In the 15 states that reported the ages of children who died of maltreatment, more than half of the victims were less than 1 year old. This finding, the committee said, underscores the need for early-intervention strategies targeted to new parents, particularly adolescents, substance abusers, and others at high risk.
The report also calls for an expansion of child-welfare budgets to allow for adequate investigation of abuse reports and better support services. Only 21 states reported an increase in such funding, and most were cost-of-living adjustments.
Also needed, the report says, is an expansion of the foster-care system, and more comprehensive prevention services offered through public institutions, such as schools.
Preventive services were regarded favorably by most survey respondents. They included life-skills training and assault-prevention education programs in elementary and high8schools; education and support services for new parents and parents under stress; treatment and placement services for abused and neglected children; crisis intervention; and public information and education.
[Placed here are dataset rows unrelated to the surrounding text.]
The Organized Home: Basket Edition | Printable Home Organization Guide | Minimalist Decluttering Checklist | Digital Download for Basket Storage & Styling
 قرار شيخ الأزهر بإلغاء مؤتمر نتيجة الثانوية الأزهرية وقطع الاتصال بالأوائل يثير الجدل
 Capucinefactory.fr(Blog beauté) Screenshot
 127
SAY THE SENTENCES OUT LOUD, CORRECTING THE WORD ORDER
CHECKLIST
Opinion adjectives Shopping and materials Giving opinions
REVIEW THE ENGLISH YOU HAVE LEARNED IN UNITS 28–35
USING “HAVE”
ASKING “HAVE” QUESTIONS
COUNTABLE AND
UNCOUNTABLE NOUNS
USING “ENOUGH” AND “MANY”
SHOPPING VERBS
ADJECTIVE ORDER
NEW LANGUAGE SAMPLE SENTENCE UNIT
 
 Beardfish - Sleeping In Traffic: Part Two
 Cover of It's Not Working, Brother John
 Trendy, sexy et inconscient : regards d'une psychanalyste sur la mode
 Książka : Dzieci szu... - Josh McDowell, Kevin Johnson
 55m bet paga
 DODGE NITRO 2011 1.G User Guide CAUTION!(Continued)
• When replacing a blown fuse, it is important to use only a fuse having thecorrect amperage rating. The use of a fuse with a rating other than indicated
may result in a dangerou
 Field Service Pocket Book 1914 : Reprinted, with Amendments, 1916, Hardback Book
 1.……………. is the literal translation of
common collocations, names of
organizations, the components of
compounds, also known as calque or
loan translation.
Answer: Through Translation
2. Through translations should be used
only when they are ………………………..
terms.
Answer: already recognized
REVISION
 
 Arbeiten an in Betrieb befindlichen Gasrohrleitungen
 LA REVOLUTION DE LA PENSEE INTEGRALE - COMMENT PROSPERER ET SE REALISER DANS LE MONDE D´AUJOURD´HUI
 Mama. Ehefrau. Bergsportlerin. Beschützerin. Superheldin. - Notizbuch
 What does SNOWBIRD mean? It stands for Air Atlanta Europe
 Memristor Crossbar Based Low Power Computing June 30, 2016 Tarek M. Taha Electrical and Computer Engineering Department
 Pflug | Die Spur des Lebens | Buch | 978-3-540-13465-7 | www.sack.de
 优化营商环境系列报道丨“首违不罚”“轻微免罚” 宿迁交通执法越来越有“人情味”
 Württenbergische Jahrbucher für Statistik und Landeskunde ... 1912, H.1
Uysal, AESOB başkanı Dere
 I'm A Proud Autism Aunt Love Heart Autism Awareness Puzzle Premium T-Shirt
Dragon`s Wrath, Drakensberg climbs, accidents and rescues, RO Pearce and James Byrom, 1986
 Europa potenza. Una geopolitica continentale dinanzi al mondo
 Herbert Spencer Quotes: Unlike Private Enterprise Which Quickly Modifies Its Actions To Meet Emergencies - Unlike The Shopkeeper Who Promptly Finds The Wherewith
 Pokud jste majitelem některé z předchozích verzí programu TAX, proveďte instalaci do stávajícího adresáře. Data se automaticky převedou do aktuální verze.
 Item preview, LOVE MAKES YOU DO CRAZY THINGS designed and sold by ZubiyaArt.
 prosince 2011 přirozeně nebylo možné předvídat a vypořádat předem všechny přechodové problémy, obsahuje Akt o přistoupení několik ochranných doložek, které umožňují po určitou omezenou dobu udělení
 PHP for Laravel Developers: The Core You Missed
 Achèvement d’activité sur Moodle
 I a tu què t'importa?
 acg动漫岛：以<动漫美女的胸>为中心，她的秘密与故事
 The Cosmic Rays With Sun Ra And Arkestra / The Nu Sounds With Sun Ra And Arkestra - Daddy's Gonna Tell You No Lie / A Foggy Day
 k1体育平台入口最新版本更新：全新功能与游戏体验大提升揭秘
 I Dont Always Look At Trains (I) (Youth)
The ncpca also released last week the results of a national opinion poll on discipline and child-abuse prevention.
According to officials, the poll results indicate attitudes toward physical forms of discipline, and such adjuncts to them as yelling and swearing at children, are changing.
A total of 1,250 people nationwide were interviewed in January for this year's poll, including 460 parents living with children under age 18.
Fewer of those surveyed than in the past said they believe physical punishment of a child frequently leads to injury. Only 35 percent of the respondents this year said it "often or very often leads to injury," compared with 40 percent of those surveyed in 1987.
But only 5 percent of the parents surveyed this year said they spanked or hit their child at least once a month to discipline them. That number had dropped from 8 percent in the 1989 poll, but was an increase over the 4 percent recorded in 1988.
The number of parents who said they never spanked or hit their children rose to 49 percent this year, up from 39 percent the previous year.
Most of the respondents said they believe repeated yelling and swearing at a child leads to long-term emotional problems. Seventy six percent said yelling and swearing "often or very often results" in emotional problems, as opposed to 73 percent who said so in 1987.
A majority of parents--60 percent--said they never insult or swear at their children. That figure was up from 49 percent the previous year.